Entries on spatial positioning
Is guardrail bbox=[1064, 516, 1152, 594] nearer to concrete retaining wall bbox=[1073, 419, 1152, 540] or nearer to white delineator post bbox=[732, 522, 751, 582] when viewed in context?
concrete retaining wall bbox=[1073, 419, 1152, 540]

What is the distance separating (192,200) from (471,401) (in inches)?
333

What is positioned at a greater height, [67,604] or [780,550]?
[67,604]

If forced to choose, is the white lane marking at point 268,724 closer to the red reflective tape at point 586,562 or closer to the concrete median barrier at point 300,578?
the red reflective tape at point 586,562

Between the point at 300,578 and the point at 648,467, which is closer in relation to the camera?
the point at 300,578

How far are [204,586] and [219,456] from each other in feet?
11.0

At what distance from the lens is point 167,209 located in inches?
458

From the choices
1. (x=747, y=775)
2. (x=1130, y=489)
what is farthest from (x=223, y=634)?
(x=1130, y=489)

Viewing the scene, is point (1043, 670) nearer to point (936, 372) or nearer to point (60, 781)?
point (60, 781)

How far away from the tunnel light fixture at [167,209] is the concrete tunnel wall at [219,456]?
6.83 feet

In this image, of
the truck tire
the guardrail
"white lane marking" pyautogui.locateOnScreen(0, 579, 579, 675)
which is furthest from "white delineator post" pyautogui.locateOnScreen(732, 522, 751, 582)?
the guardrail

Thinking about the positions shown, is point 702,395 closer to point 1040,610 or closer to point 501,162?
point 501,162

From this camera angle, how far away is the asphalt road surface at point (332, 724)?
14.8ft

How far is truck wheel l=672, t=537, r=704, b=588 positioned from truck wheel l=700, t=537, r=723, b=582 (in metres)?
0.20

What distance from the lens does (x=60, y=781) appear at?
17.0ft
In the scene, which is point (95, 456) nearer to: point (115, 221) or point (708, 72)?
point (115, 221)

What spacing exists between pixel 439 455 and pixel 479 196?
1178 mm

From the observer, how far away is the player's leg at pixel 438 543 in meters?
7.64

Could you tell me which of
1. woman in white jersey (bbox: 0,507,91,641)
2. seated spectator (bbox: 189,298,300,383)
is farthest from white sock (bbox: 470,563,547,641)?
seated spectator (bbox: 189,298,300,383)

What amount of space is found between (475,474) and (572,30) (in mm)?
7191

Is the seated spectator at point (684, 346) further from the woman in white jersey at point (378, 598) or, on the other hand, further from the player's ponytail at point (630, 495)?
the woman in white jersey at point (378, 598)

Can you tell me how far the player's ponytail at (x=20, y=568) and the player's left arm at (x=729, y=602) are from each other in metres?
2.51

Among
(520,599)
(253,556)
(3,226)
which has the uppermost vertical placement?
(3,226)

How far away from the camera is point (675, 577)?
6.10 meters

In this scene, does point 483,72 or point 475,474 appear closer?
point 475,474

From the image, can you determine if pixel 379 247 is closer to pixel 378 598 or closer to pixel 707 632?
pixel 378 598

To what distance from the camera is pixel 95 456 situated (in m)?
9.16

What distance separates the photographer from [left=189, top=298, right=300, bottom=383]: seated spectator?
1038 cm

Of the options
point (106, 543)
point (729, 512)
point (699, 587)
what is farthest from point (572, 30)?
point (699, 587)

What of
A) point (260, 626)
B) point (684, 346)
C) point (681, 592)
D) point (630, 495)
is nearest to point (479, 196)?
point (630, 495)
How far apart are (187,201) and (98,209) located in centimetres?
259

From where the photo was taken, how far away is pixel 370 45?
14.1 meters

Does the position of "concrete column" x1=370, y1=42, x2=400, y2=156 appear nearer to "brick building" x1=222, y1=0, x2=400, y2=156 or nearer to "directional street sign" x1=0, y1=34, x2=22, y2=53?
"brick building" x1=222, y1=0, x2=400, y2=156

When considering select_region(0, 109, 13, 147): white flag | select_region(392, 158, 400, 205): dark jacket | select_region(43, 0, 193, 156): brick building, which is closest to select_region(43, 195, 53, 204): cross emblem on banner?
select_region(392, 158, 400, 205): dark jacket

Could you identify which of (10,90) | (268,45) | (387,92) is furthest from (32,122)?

**WORK TO DO:** Repeat exactly, and only, the lines from the one containing "Of the options" through the end of the material.

**EXERCISE ANSWER:**
Of the options
point (106, 543)
point (729, 512)
point (699, 587)
what is farthest from point (572, 30)?
point (699, 587)

What of
A) point (260, 626)
B) point (684, 346)
C) point (681, 592)
D) point (630, 495)
is nearest to point (479, 196)?
point (630, 495)
How far apart are (187,201) and (98,209) located in centimetres?
259

From where the photo was taken, how far away is pixel 370 45?
14.1 meters

Does the position of "concrete column" x1=370, y1=42, x2=400, y2=156 appear nearer to "brick building" x1=222, y1=0, x2=400, y2=156 or nearer to "directional street sign" x1=0, y1=34, x2=22, y2=53?
"brick building" x1=222, y1=0, x2=400, y2=156

When considering select_region(0, 109, 13, 147): white flag | select_region(392, 158, 400, 205): dark jacket | select_region(43, 0, 193, 156): brick building, which is closest to select_region(43, 195, 53, 204): cross emblem on banner?
select_region(392, 158, 400, 205): dark jacket

Could you identify which of (10,90) | (268,45) | (387,92) is furthest from (32,122)?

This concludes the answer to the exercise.